• **Task**: Extract every line from the records below that contains the word "which" and copy each such line in full.

• **Information shown**:
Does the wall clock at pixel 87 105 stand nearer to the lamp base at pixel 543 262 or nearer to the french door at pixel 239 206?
* * *
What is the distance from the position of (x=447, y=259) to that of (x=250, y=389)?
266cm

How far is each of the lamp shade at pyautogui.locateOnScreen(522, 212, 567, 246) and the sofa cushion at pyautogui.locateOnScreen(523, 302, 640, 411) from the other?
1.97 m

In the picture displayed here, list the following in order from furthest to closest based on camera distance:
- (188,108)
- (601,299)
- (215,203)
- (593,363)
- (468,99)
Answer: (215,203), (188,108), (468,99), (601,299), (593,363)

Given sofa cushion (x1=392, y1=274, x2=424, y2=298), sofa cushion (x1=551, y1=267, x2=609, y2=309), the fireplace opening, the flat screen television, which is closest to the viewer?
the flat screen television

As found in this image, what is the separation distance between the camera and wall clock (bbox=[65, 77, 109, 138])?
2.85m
...
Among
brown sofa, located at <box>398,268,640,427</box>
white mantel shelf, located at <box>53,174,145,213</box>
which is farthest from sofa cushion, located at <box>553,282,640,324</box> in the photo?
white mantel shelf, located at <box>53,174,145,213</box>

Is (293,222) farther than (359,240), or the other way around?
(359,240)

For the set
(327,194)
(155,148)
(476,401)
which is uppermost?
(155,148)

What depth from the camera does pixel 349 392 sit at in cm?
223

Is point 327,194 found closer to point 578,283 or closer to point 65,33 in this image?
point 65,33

• **Response to the exercise**:
Given sofa cushion (x1=392, y1=274, x2=424, y2=298), sofa cushion (x1=551, y1=267, x2=609, y2=309), the fireplace opening, the flat screen television, which is closest to the viewer?
which is farthest from sofa cushion, located at <box>553,282,640,324</box> in the photo?
which is uppermost?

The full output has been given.